* _Task_:
Reproduce every one of the records below word for word, with nothing changed, added, or left out.

** start Provided records **

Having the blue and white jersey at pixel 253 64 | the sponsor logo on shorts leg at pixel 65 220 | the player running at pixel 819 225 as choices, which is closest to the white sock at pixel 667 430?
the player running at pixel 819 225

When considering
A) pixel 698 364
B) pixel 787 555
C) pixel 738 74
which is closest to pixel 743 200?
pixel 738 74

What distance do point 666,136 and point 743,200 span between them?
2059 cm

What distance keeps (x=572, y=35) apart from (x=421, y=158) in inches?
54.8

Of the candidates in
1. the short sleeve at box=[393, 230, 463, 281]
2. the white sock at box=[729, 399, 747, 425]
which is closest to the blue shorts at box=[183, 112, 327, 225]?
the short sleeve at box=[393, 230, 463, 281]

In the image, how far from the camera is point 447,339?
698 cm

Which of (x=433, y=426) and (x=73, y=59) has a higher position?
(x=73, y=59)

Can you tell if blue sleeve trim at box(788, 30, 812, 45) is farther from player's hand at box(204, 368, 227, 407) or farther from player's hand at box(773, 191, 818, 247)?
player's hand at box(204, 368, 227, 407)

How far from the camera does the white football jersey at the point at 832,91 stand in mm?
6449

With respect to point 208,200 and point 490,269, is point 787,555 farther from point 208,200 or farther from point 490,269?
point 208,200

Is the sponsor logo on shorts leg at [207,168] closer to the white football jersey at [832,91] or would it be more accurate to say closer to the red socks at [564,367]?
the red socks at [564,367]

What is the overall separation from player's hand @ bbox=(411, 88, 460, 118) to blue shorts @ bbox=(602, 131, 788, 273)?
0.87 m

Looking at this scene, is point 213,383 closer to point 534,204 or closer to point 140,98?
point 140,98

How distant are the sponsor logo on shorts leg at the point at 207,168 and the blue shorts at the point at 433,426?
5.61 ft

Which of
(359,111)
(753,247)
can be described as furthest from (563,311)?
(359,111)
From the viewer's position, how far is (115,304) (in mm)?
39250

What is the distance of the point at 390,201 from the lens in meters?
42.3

** end Provided records **

* _Correct response_:
Having the blue and white jersey at pixel 253 64 | the sponsor logo on shorts leg at pixel 65 220 | the player running at pixel 819 225 as choices, which is closest to the white sock at pixel 667 430?
the player running at pixel 819 225

When considering
A) pixel 698 364
B) pixel 787 555
C) pixel 738 74
which is closest to pixel 743 200?
pixel 738 74

What distance do point 666,136 and point 743,200 span between them?
2059 cm

What distance keeps (x=572, y=35) apart from (x=421, y=158) in inches?
54.8

Of the candidates in
1. the short sleeve at box=[393, 230, 463, 281]
2. the white sock at box=[729, 399, 747, 425]
which is closest to the blue shorts at box=[183, 112, 327, 225]?
the short sleeve at box=[393, 230, 463, 281]

In the image, how far from the camera is point 447,339?
698 cm

Which of (x=433, y=426) and (x=73, y=59) has a higher position?
(x=73, y=59)

Can you tell if blue sleeve trim at box(788, 30, 812, 45) is farther from player's hand at box(204, 368, 227, 407) or farther from player's hand at box(773, 191, 818, 247)?
player's hand at box(204, 368, 227, 407)

How far from the camera does the white football jersey at the point at 832,91 stand in mm?
6449

With respect to point 208,200 and point 490,269, is point 787,555 farther from point 208,200 or farther from point 490,269?
point 208,200

Is the sponsor logo on shorts leg at [207,168] closer to the white football jersey at [832,91] or would it be more accurate to say closer to the red socks at [564,367]?
the red socks at [564,367]

What is the overall separation from player's hand @ bbox=(411, 88, 460, 118) to blue shorts @ bbox=(602, 131, 788, 273)?
0.87 m

Looking at this scene, is point 213,383 closer to point 534,204 or closer to point 140,98?
point 140,98

How distant are the sponsor logo on shorts leg at the point at 207,168 and the blue shorts at the point at 433,426?
5.61 ft

Which of
(359,111)
(753,247)
can be described as furthest from (563,311)?
(359,111)
From the viewer's position, how far is (115,304) (in mm)?
39250

What is the distance of the point at 390,201 from the lens in meters?
42.3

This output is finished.